Questions
for feedback, the collective, and a NYT review
Hello and welcome to Wondering and Wandering! These newsletters start with something I am loving (SO good); move on to one of my adventures, impressions, or encounters and their greater cultural implications and societal suggestions in poem form (Free Space); and end on some wild thing I’ve experienced while living in New York City (Once Upon a Time in NY). Happy reading!
I have a complicated relationship with questions, those I ask and receive. Typically, I prefer scenarios in which conversations flow from sources of expressive freedom, without the need for prompting. If my counterpart does not feel like sharing more, I rarely push them. Questions can display interest or seem imposing—I often shy away from the potential for the latter. In this newsletter, I’m leaning into the value of Q&A.
SO good
Feedback. I am a lover of feedback. I delight in knowing how I’m doing, how I’m being received, and what I’m like from outside views. Asking questions about personal and professional performance and receiving answers can be energizing for me, but it wasn’t always.

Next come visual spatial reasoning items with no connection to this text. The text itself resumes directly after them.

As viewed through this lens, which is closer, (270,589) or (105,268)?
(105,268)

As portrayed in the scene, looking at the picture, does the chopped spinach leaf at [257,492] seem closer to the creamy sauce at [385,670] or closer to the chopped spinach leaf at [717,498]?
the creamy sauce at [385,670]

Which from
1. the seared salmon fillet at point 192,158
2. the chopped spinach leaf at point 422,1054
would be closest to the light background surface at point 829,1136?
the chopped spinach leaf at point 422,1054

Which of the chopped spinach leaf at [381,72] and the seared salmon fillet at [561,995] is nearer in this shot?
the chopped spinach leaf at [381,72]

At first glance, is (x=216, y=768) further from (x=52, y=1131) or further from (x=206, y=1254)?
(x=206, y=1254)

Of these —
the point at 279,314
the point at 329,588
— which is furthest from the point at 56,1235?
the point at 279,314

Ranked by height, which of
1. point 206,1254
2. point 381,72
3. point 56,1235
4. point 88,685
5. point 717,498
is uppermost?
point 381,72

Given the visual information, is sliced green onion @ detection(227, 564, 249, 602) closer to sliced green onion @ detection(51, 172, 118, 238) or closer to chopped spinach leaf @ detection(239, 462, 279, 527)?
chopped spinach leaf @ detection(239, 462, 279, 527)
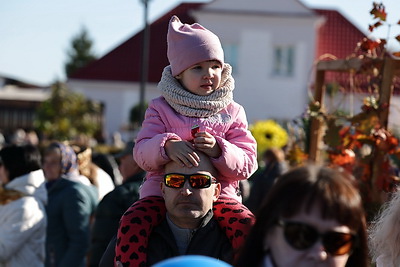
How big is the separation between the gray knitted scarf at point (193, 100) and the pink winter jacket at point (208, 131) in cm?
3

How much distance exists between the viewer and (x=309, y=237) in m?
2.51

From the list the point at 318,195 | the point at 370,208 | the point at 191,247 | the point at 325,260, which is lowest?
the point at 370,208

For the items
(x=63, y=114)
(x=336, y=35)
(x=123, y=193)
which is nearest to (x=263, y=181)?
(x=123, y=193)

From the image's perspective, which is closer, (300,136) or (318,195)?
(318,195)

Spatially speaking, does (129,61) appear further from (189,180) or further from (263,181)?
(189,180)

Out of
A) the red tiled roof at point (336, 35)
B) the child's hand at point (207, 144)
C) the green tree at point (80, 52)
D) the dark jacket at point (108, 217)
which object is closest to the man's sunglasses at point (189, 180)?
the child's hand at point (207, 144)

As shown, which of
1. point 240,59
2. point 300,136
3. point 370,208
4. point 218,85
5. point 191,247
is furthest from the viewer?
point 240,59

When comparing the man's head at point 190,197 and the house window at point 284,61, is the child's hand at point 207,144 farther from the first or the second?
the house window at point 284,61

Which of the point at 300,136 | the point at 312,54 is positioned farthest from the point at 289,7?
the point at 300,136

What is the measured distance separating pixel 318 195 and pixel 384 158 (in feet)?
14.0

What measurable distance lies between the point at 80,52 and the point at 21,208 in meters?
77.5

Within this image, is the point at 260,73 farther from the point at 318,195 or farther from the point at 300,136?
the point at 318,195

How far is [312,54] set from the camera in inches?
1446

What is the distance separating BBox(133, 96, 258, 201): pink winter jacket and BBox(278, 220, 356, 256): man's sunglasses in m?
1.23
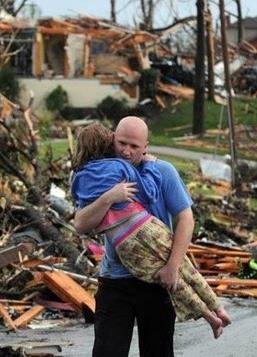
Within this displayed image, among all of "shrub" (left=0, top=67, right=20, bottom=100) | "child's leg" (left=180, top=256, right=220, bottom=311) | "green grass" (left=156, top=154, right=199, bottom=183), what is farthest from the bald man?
"shrub" (left=0, top=67, right=20, bottom=100)

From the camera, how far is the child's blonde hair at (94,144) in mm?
3875

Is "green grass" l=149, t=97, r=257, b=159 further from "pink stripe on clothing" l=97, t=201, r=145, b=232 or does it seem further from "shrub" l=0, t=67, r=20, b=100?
"pink stripe on clothing" l=97, t=201, r=145, b=232

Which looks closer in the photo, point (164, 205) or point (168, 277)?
point (168, 277)

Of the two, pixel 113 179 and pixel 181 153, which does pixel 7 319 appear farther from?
pixel 181 153

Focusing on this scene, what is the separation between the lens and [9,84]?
38.0 m

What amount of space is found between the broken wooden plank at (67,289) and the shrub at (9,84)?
3017 cm

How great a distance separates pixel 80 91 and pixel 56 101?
1.91 meters

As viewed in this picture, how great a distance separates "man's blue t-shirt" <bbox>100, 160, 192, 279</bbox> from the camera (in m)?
3.82

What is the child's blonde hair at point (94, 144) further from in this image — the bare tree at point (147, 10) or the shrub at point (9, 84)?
the bare tree at point (147, 10)

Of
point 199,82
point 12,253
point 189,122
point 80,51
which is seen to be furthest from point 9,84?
point 12,253

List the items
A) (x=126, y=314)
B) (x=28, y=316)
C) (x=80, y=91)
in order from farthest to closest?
(x=80, y=91)
(x=28, y=316)
(x=126, y=314)

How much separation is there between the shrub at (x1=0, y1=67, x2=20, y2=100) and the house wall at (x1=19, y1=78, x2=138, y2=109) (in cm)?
81

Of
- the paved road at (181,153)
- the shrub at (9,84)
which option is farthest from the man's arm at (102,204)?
the shrub at (9,84)

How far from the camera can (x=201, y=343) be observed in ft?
20.2
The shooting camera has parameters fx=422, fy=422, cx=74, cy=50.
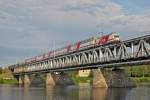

I used to see feedback as a challenge to my own internal “knowing,” as a compromise to the purity of my vision. Life in New York has drilled an essential pair of lessons into my head: (1) to not take anything personally and (2) to filter external environments, embracing what helps and releasing what does not. Now, I relish the opportunity to compare my intentions with alternative impressions of the impact of my actions. No (or far fewer) hard feelings!
That’s not to say all feedback is gold. It is often plated with ego and bias and sometimes plain rudeness. At the heart of feedback, though—positive or negative—is a portal into a different world with unique perspectives and preferences. I do love to travel.
Free Space
Ask
If you know you know. But if you don’t know must you ask? For help for clarity for an explanation. I love a lifeline but woudn't relying on the knowing of another mean theirs becomes yours? A shared knowing derivative in nature personal in practice. Maybe that's the point: with enough asking eventually we will all belong to each other.
Once Upon a Time in New York
During my three-month stint as a cheesemonger, I spent many days working solo at the tiny Upper West Side establishment of 67 Gourmet. One such day last March, when masks were still required in all NYC businesses, I unknowingly stood across the cheese counter from someone with much to benefit from going unidentified: a New York Times food critic by the name of Florence Fabricant.
In retrospect, I can’t be sure which customer she was. Many regular patrons fit her general profile and sincere interest in the store’s history and offerings. I would have greeted her and treated her like anyone else, smiling with my eyes and cheerfully answering her questions.
Toward the end of that day’s shift, I got a call from my boss with some news—the cheese shop was being reviewed and FloFab’s experience was a positive one! She liked the look of the place and was intrigued by our setup. AND THEN I learned she had a few words to share about yours truly.
Sadly, I was out the day the Times photographer came to capture the space—performing as an extra in The Marvelous Mrs. Maisel, you see. What a choice that was to make. The short and sweet review (I am not mentioned in) can be found here if you’d like to read it. In any case, please allow me this chance to publish my personal, unofficial review by a New York Times critic.
Christine Rock: “charming and knowledgeable.”
Hoping you receive rave reviews from someone special this week!